(Data taken from a collection)
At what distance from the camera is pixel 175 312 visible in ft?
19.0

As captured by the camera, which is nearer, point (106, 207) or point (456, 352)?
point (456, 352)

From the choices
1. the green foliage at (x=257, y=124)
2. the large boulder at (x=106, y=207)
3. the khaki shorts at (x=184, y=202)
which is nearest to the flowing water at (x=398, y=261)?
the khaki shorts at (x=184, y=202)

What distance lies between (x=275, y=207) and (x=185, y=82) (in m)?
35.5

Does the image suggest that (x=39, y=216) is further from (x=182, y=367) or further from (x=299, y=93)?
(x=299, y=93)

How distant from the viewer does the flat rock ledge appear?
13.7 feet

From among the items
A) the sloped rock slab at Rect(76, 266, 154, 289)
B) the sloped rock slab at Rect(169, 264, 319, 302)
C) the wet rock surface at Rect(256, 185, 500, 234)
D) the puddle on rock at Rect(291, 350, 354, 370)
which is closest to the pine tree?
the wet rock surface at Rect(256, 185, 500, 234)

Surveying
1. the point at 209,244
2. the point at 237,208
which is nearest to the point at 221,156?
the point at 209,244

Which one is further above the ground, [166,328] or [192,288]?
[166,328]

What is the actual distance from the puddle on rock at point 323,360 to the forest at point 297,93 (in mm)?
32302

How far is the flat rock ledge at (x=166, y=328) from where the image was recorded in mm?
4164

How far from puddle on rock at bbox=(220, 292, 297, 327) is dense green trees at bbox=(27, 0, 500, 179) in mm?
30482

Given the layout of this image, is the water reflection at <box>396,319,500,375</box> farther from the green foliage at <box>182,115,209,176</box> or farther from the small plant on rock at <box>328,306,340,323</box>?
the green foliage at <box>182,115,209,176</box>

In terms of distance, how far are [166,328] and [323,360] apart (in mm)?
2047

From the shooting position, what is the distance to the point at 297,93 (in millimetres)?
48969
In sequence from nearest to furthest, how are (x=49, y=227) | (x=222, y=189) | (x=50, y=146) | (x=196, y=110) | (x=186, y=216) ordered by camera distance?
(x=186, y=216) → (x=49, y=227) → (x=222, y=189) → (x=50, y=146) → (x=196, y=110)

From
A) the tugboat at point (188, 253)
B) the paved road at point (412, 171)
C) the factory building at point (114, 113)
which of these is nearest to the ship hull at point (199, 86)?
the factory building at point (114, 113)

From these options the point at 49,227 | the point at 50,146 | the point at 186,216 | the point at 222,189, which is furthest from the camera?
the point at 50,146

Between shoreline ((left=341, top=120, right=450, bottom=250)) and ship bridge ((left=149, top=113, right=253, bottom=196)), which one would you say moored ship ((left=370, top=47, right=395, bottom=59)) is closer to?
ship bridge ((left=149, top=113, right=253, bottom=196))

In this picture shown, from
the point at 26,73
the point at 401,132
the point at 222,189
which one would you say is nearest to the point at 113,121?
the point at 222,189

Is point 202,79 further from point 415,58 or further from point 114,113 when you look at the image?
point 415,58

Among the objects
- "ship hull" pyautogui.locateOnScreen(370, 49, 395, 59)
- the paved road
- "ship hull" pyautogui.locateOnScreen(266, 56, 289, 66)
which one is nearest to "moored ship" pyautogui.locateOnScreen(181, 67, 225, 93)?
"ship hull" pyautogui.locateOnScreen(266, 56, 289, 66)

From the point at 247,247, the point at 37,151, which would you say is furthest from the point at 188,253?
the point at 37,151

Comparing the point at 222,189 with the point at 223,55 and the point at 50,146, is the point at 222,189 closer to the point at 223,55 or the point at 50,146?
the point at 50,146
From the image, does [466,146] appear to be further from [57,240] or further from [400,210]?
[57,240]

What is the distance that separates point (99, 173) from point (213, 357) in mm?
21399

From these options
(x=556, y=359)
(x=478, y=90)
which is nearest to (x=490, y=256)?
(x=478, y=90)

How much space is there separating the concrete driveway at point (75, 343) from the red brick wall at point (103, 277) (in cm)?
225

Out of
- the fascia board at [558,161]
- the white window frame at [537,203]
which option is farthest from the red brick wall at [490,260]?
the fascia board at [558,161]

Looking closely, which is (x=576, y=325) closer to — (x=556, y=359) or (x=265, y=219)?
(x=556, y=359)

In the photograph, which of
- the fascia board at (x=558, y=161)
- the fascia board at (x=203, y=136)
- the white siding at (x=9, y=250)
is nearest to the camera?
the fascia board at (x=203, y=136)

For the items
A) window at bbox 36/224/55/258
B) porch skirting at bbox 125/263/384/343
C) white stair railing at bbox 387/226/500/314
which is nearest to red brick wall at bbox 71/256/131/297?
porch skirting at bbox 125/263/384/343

■ **WHAT IS BEING ASKED**
Rename "sloped rock slab" to "tilted rock slab" throughout the lines and give them back with nothing else altered.

■ **RESPONSE**
At what distance from the camera is pixel 175 312 visible in ft?
19.0

As captured by the camera, which is nearer, point (106, 207) or point (456, 352)?
point (456, 352)

From the choices
1. the green foliage at (x=257, y=124)
2. the large boulder at (x=106, y=207)
3. the khaki shorts at (x=184, y=202)
which is nearest to the flowing water at (x=398, y=261)?
the khaki shorts at (x=184, y=202)

What distance lies between (x=275, y=207) and (x=185, y=82) (in m)?
35.5

Does the image suggest that (x=39, y=216) is further from (x=182, y=367) or further from (x=299, y=93)?
(x=299, y=93)

How distant from the viewer does the flat rock ledge appear?
13.7 feet

From among the items
A) the tilted rock slab at Rect(76, 266, 154, 289)
B) the tilted rock slab at Rect(169, 264, 319, 302)
C) the wet rock surface at Rect(256, 185, 500, 234)
D) the puddle on rock at Rect(291, 350, 354, 370)
which is closest to the pine tree?
the wet rock surface at Rect(256, 185, 500, 234)

Surveying
1. the point at 209,244
2. the point at 237,208
which is nearest to the point at 221,156?
the point at 209,244

Which one is further above the ground, [166,328] or [192,288]?
[166,328]

What is the actual distance from the puddle on rock at point 323,360 to the forest at point 297,93 (in mm)?
32302

How far is the flat rock ledge at (x=166, y=328) from where the image was recorded in mm?
4164

How far from puddle on rock at bbox=(220, 292, 297, 327) is dense green trees at bbox=(27, 0, 500, 179) in mm?
30482

Given the layout of this image, is the water reflection at <box>396,319,500,375</box> farther from the green foliage at <box>182,115,209,176</box> or farther from the small plant on rock at <box>328,306,340,323</box>?
the green foliage at <box>182,115,209,176</box>

In terms of distance, how far are [166,328] and [323,360] apart (in mm)?
2047

From the shooting position, what is the distance to the point at 297,93 (in millimetres)?
48969
In sequence from nearest to furthest, how are (x=49, y=227) | (x=222, y=189) | (x=50, y=146) | (x=196, y=110) | (x=186, y=216) ordered by camera distance?
(x=186, y=216) → (x=49, y=227) → (x=222, y=189) → (x=50, y=146) → (x=196, y=110)

From
A) the tugboat at point (188, 253)
B) the paved road at point (412, 171)
C) the factory building at point (114, 113)
which of these is nearest to the ship hull at point (199, 86)?
the factory building at point (114, 113)

From these options the point at 49,227 | the point at 50,146 | the point at 186,216 | the point at 222,189, which is furthest from the camera?
the point at 50,146

Between shoreline ((left=341, top=120, right=450, bottom=250)) and ship bridge ((left=149, top=113, right=253, bottom=196)), which one would you say moored ship ((left=370, top=47, right=395, bottom=59)) is closer to?
ship bridge ((left=149, top=113, right=253, bottom=196))

In this picture shown, from
the point at 26,73
the point at 401,132
the point at 222,189
which one would you say is nearest to the point at 113,121?
the point at 222,189

Is point 202,79 further from point 415,58 or further from point 114,113 when you look at the image?
point 415,58

Among the objects
- "ship hull" pyautogui.locateOnScreen(370, 49, 395, 59)
- the paved road
- "ship hull" pyautogui.locateOnScreen(266, 56, 289, 66)
which one is nearest to "moored ship" pyautogui.locateOnScreen(181, 67, 225, 93)?
"ship hull" pyautogui.locateOnScreen(266, 56, 289, 66)

From the point at 247,247, the point at 37,151, which would you say is furthest from the point at 188,253?
the point at 37,151

Comparing the point at 222,189 with the point at 223,55 and the point at 50,146, is the point at 222,189 closer to the point at 223,55 or the point at 50,146?
the point at 50,146
From the image, does [466,146] appear to be further from [57,240] or further from [400,210]?
[57,240]

What is the distance that separates point (99, 173) from point (213, 357) in mm?
21399

From these options
(x=556, y=359)
(x=478, y=90)
which is nearest to (x=490, y=256)?
(x=478, y=90)

How much space is there separating the concrete driveway at point (75, 343) from the red brick wall at point (103, 277) (in cm)?
225

Out of
- the fascia board at [558,161]
- the white window frame at [537,203]
which option is farthest from the red brick wall at [490,260]?
the fascia board at [558,161]

Looking closely, which is (x=576, y=325) closer to — (x=556, y=359) or (x=265, y=219)?
(x=556, y=359)

In the photograph, which of
- the fascia board at (x=558, y=161)
- the fascia board at (x=203, y=136)
- the white siding at (x=9, y=250)
is nearest to the camera?
the fascia board at (x=203, y=136)

For the items
A) window at bbox 36/224/55/258
B) porch skirting at bbox 125/263/384/343
C) white stair railing at bbox 387/226/500/314
which is nearest to red brick wall at bbox 71/256/131/297?
porch skirting at bbox 125/263/384/343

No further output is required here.